Le camp d'Auschwitz[CC/Giulio Menna]

Aujourd’hui juge à la Cour internationale de La Haye, Thomas Buergenthal fut aussi l’un des rares enfants juifs à survivre aux camps de la mort durant la Seconde Guerre mondiale. Dans L’enfant de la chance, il raconte son expérience, encore très vive. Rencontre.

 

Archives – Article publié le vendredi 26 mars 2010

 

Vos souvenirs sont très vifs. On a l’impression que vous avez écrit ce livre enfant.

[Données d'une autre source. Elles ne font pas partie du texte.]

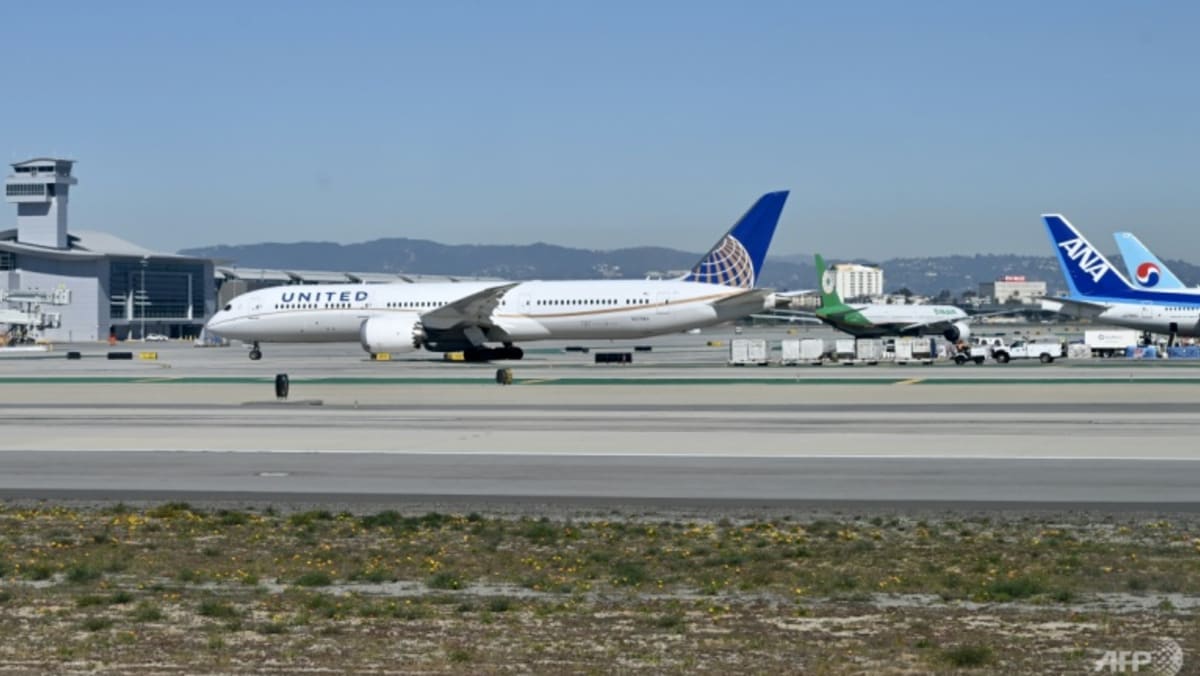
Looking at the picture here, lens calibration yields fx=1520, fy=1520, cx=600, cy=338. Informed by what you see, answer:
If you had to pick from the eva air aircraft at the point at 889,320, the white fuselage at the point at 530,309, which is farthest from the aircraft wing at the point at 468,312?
the eva air aircraft at the point at 889,320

Thomas Buergenthal : Nous avons toujours parlé de ces années avec ma mère : cela m’a peut-être aidé à me souvenir. Ce ne sont pas les mémoires d’un vieil homme qui regarde son passé, car je crois que j’ai réussi à garder cette voix d’enfant au fond de moi.

 

Ne gardez-vous aucune rancœur de ce traumatisme ?

T. B. : Ce récit a été écrit à travers le prisme de mon émotion, et non pas comme un témoignage de l’une des victimes d’un terrible génocide. Ce n’est en tout cas pas comme cela que je l’ai vécu, peut-être parce que je n’étais qu’un enfant de 10 ans. Je n’avais pas vraiment vécu avant. La vie était donc pour moi celle que l’on me présentait ! J’étais jeune et je me sentais en droit de vivre. Un enfant est très égocentrique, il pense à lui avant tout. C’est d’ailleurs sûrement ce qui m’a sauvé.

 

Comment transformer l’envie de vengeance en désir de justice ?

T. B. : Ce n’est pas arrivé du jour au lendemain. Je ne comprenais pas au début qu’Odd Nansen (un ancien déporté rencontré dans les camps, avec qui l’auteur a, plus tard, tissé des liens forts, ndlr) donne de l’argent pour la cause des enfants allemands réfugiés. Puis, peu à peu, vivre en Allemagne aux côtés de mes anciens bourreaux m’a permis de me rendre compte que tous ne pouvaient être des tueurs... tout comme je me suis rendu compte, grâce notamment à Nansen, que la haine ne changeait rien à la face du monde.

 

Comment gardez-vous foi en l’homme ?

T. B. : Je travaille pour la Cour internationale de justice de La Haye. Mais lorsque j’ai travaillé sur les génocides rwandais ou des Balkans, il était en effet difficile de ne pas avoir envie de baisser les bras. Mais à ces moments de découragement succède toujours la même prise de conscience : si je ne crois plus en l’homme, alors qui le pourrait ?

 

En tant que victime puis juge, avez-vous remarqué des points communs entre toutes les victimes de génocide ?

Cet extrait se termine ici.